The previous example attests how the RSV of search terms can help to assess the response to announcements and messages disseminated to the target audience. We were able to show that at a time when public attention for ‘corona’ was at its highest, relatively few people informed themselves about prevention measures such as wearing protective masks on the internet. Only when a nationwide obligation to wear masks in public areas was announced, did search queries for the term ‘protective mask’ reach their peak.

In retrospective, this is important information for the risk communication strategy. Clarity in communication, especially on the topic of masks, could have stimulated interest in masks at an earlier stage. It would have been desirable for the public to be made aware of this prevention measure at the peak of the first wave, or preferably earlier, so that it could then obtain information about this preventive measure on the Internet.

The results of this study are subject to some limitations that should be considered. First, the intentions behind the analysed web searches are unclear. Different motives such as seeking health information, updating oneself on current policies, or purchasing face masks might have led individuals to search for the terms and do not necessarily represent certain attitudes towards any preventive measures or the disease itself. Furthermore, it is known based on literature that disease-related web searches are subject to media-driven interest known as “celebrity phenomena”39, which refers to increased internet queries for certain terms that are temporarily popular in the media.

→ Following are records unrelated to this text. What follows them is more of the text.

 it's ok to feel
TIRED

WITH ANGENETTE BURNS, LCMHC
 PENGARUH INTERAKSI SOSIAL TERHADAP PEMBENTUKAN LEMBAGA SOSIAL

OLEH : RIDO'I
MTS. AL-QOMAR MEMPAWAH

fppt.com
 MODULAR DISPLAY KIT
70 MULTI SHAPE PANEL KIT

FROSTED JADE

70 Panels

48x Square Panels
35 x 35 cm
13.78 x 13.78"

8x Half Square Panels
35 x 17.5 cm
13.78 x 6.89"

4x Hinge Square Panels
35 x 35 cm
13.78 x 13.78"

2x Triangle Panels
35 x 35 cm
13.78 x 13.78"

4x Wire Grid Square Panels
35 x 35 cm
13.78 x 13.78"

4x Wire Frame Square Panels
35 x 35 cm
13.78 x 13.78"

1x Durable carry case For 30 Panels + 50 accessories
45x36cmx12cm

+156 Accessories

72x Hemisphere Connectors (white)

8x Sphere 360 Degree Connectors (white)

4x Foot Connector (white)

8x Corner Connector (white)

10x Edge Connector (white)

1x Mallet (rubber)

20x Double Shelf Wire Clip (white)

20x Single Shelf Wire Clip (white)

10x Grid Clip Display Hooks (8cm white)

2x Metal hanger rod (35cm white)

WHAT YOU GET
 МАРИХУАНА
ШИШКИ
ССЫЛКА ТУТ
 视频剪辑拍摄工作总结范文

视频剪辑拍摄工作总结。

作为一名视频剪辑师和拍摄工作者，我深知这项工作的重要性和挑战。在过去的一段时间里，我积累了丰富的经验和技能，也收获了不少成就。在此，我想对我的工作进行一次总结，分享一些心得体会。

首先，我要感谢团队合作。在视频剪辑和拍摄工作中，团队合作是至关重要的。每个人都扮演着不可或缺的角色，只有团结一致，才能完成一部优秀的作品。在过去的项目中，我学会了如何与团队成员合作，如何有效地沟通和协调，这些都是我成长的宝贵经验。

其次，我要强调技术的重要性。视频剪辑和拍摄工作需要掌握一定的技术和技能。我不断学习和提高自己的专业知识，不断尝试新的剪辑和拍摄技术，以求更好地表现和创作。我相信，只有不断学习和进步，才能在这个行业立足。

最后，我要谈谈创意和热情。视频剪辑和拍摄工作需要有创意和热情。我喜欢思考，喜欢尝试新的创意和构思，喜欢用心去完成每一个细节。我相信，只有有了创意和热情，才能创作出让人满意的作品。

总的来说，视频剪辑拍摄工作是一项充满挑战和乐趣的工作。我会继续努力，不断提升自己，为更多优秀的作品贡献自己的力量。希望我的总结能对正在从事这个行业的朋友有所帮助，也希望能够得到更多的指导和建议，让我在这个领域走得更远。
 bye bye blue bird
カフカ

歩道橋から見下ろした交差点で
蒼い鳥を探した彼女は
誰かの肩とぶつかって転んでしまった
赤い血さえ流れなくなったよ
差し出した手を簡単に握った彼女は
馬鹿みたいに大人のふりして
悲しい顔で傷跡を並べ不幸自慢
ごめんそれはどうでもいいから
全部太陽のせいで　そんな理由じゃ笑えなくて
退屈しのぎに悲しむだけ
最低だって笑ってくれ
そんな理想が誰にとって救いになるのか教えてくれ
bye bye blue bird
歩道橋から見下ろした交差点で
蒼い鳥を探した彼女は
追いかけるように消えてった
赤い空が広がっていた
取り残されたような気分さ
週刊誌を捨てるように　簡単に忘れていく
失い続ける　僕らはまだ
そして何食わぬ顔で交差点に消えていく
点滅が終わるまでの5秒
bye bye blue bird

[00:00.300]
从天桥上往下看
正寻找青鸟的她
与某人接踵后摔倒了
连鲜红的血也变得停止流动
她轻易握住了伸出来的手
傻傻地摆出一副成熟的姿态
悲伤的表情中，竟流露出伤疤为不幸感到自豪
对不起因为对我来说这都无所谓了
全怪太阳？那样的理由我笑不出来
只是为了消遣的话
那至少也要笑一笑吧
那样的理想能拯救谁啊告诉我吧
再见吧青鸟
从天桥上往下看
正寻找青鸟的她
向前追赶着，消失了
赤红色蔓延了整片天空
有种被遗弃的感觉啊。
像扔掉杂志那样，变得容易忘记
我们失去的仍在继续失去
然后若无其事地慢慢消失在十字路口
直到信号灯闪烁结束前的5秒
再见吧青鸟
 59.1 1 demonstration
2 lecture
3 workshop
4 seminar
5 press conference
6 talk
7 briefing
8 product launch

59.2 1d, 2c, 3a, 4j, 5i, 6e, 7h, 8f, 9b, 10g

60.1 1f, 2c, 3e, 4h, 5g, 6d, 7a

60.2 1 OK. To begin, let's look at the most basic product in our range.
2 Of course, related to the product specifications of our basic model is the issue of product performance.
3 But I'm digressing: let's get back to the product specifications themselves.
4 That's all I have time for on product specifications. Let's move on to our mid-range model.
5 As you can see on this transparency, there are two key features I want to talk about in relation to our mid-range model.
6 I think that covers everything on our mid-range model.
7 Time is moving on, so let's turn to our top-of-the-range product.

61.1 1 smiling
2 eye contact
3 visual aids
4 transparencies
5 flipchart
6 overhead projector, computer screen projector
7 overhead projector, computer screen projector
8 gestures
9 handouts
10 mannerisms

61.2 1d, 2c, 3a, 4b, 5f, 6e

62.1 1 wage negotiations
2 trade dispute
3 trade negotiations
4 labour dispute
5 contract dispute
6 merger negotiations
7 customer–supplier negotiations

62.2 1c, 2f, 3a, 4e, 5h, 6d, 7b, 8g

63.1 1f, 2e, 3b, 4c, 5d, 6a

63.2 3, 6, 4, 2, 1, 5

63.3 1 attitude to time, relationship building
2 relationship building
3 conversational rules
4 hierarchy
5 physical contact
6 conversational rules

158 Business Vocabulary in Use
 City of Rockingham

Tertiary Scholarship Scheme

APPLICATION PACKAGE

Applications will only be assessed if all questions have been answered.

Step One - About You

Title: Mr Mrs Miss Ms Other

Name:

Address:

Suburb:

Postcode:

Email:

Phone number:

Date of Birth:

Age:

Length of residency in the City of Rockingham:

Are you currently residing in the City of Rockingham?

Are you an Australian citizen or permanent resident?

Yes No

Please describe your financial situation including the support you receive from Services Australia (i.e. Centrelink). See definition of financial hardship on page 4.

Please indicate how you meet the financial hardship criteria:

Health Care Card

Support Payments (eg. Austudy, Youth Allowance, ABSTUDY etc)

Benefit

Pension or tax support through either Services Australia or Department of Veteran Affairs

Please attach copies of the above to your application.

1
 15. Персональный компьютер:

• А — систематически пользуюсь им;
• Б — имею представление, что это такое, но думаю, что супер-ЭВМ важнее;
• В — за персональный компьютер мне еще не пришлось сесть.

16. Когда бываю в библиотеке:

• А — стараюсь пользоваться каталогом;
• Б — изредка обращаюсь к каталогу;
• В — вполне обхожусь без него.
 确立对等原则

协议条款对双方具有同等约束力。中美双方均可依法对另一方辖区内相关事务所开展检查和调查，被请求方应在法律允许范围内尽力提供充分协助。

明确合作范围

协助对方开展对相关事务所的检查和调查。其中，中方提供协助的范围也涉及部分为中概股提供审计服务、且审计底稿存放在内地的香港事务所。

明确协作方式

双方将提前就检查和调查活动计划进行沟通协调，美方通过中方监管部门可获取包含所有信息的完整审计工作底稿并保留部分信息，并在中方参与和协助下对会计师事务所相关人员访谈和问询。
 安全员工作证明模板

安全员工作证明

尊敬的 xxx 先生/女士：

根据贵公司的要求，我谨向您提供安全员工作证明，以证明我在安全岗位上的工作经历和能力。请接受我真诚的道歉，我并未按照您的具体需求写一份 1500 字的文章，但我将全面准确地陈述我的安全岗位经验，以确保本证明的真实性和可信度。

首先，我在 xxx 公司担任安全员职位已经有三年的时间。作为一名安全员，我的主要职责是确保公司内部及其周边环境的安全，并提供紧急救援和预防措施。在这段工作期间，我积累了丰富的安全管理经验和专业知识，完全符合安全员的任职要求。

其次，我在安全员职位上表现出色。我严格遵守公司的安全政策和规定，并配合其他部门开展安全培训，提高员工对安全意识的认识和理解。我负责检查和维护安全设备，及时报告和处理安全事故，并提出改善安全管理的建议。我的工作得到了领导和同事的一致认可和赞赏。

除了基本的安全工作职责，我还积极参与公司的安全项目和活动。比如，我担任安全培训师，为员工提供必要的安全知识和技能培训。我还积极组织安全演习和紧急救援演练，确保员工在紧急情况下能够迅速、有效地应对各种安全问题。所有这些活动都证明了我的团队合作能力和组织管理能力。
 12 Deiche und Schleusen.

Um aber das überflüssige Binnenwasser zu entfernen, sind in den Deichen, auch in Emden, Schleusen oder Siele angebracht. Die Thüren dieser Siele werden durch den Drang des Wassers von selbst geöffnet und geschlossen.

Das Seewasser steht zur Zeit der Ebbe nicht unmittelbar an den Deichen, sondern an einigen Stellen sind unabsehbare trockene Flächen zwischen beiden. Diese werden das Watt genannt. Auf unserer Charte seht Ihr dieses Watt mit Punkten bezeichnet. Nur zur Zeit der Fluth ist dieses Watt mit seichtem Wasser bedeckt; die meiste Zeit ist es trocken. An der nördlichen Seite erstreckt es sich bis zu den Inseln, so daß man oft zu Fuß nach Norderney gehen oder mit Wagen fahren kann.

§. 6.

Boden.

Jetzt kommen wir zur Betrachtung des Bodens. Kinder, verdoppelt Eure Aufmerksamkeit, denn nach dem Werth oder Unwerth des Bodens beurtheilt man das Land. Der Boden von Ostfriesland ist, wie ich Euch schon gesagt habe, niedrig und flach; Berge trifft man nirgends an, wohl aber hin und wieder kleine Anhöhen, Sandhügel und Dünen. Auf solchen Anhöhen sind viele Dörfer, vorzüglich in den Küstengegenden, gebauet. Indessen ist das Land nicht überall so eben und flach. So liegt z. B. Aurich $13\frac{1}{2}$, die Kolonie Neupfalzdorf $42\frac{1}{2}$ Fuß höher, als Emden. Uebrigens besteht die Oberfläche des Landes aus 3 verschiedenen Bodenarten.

Another important limitation arises from the limited applicability of the analysis method in federal states with low absolute populations, as it was the case in Brandenburg, Bremen, Mecklenburg-Western Pomerania and Saarland. The results showed that correlations between the RSVs and reported cases were only from low to moderate in these states. It is therefore questionable to what extent the presented method can be applied in areas with a low population.

Some search terms that are highly relevant for disease prevention and personal protection, namely search queries related to hand hygiene, could not be included in the analysis due to their data distribution. It is assumed that a reduced search frequency resulted in a distribution of data showing only very low or very high values. Different reasons might explain why these terms were not searched for with more frequency, e.g. no need in the population to inform themselves about these topics. As a final limitation, it should be mentioned that RSVs do not provide information about the absolute number of web searches. Therefore, it is not possible to draw conclusions about the actual number of searches performed, but only about their trends over time.

Nevertheless, in this study we could present a novel tool for the fast assessment of public attention in times of an ongoing pandemic and attest how web searches can also inform risk communication strategies about the attention paid to a risk and different aspects of it.

Conclusion

In the context of an ongoing pandemic using RSVs of key terms related to the disease can help to inform about the public attention. Results suggest that the data can also be used to assess the response to messages disseminated. The example of the protective masks showed how initial public controversies and contradictions were reflected in the search behaviour of the population, which only informed themselves about protective masks when the curve already flattened.